*DOCUMENT SECTION*.
= = = = =

Univariate feature selection works by performing statistical tests on each of the features (i.e. on each column in our dataset). There are a [few options provided by `scikit-learn`](https://scikit-learn.org/stable/modules/feature_selection.html#univariate-feature-selection). We will use the [`SelectKBest` functionality](https://scikit-learn.org/stable/modules/generated/sklearn.feature_selection.SelectKBest.html), which allows us to pick "the top" `K` features per the metric we select. To pick the top features, we will use the [`f_classif` function](https://scikit-learn.org/stable/modules/generated/sklearn.feature_selection.f_classif.html), as we are doing a classification. `f_classif` uses the ANOVA F-value to determine features to select. More info on ANOVA is available [here](https://datascience.stackexchange.com/questions/74465/how-to-understand-anova-f-for-feature-selection-in-python-sklearn-selectkbest-w).

= = = = =

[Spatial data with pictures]
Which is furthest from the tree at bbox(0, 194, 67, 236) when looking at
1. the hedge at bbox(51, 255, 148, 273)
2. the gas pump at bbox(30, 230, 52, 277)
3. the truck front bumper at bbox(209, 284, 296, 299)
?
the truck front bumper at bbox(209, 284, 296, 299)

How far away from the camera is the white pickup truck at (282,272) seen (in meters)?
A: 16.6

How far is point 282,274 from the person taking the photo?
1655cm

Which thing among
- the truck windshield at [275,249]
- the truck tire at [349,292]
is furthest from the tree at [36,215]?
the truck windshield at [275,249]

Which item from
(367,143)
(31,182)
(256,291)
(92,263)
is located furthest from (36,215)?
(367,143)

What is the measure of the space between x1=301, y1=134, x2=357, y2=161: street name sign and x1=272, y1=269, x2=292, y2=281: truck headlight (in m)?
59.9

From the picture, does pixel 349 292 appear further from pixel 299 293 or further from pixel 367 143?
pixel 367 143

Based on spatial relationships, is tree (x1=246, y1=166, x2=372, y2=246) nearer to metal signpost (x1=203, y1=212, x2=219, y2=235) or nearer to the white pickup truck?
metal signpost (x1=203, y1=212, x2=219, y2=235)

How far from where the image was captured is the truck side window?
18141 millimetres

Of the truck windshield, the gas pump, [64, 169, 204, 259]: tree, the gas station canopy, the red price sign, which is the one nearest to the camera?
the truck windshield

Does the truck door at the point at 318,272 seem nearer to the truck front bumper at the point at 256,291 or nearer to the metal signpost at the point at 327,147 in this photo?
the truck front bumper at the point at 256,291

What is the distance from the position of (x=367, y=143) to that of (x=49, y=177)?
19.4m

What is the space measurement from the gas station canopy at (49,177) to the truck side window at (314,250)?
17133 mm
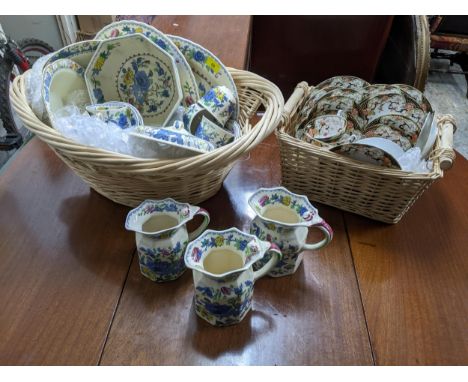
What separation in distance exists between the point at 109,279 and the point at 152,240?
0.14 metres

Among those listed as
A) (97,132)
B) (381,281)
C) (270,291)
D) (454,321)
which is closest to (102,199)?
(97,132)

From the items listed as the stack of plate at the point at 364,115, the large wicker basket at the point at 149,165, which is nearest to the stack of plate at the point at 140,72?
the large wicker basket at the point at 149,165

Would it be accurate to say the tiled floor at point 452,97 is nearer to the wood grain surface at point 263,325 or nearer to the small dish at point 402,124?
the small dish at point 402,124

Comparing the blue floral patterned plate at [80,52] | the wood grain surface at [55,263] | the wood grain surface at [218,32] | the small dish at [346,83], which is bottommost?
the wood grain surface at [55,263]

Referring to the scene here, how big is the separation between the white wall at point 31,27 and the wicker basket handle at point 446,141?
221 centimetres

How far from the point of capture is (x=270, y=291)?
1.93 feet

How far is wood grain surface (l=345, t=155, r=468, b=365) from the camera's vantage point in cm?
53

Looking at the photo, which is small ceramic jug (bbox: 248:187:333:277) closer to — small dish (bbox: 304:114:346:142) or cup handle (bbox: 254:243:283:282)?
cup handle (bbox: 254:243:283:282)

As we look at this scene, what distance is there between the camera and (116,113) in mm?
737

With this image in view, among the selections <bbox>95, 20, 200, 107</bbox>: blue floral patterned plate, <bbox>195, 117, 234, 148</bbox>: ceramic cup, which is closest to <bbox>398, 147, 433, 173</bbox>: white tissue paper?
<bbox>195, 117, 234, 148</bbox>: ceramic cup

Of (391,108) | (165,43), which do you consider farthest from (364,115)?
(165,43)

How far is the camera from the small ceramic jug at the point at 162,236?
531 mm

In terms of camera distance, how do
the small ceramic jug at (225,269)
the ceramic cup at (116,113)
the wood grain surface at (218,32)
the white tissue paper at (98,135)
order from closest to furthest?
the small ceramic jug at (225,269), the white tissue paper at (98,135), the ceramic cup at (116,113), the wood grain surface at (218,32)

= = = = =

*TASK LIST*.
1. For each statement below, say yes or no to whether the passage on univariate feature selection supports it, and quote the words that decide it: (a) `SelectKBest` lets the user keep the top `K` features according to a chosen metric. (b) `f_classif` relies on a chi-squared statistic to choose features. (c) The statistical tests are run on each column of the dataset.
2. Recast the paragraph of the passage on univariate feature selection that begins "Univariate feature selection works by" as a short bulleted list that keeps its main facts.
3. Write a continuation of the passage on univariate feature selection, starting right after its final sentence.
The material plays no part in this work.

*ANSWERS TO THE EXERCISES*.
1.
(a) Yes: "which allows us to pick "the top" `K` features per the metric we select"
(b) No: "`f_classif` uses the ANOVA F-value to determine features to select"
(c) Yes: "performing statistical tests on each of the features (i.e. on each column in our dataset)"

2.
- Univariate feature selection runs statistical tests on each feature, meaning each column of the dataset.
- `scikit-learn` offers a few options for it.
- `SelectKBest` is used to keep the top `K` features according to the chosen metric.
- `f_classif` picks the top features because the task is classification.
- `f_classif` bases its choice on the ANOVA F-value.

3.
The `SelectKBest` functionality coupled with `f_classif`, will use this score to pick the `K` top features.

#### Task:
1. Loop over the total count of features (i.e. for variable `k` from 1 to 31)
2. Use the [`SelectKBest` class](https://scikit-learn.org/stable/modules/generated/sklearn.feature_selection.SelectKBest.html) with [`f_classif`](https://scikit-learn.org/stable/modules/generated/sklearn.feature_selection.f_classif.html) to pick the top `k` features from our dataset
3. Train a new SVM classification with features transformed with the `SelectKBest` object you just created (note: both train and test data have to be transformed)
4. Use the `accuracy_score` function to get the accuracy at each iteration
5. Repeat steps 2 to 4 for each value of `k`.
6. Then plot the accuracy versus number of features in a single plot
7. Given this data, discuss the number of features you might use in a final solution? (Use markdown - no wrong answer here)
8. How doe the "best" accuracy value compare with the SVM before removing any features? 

this will take a few minutes to run, go get a coffee!

<span style="color:red">Insert your code below</span>.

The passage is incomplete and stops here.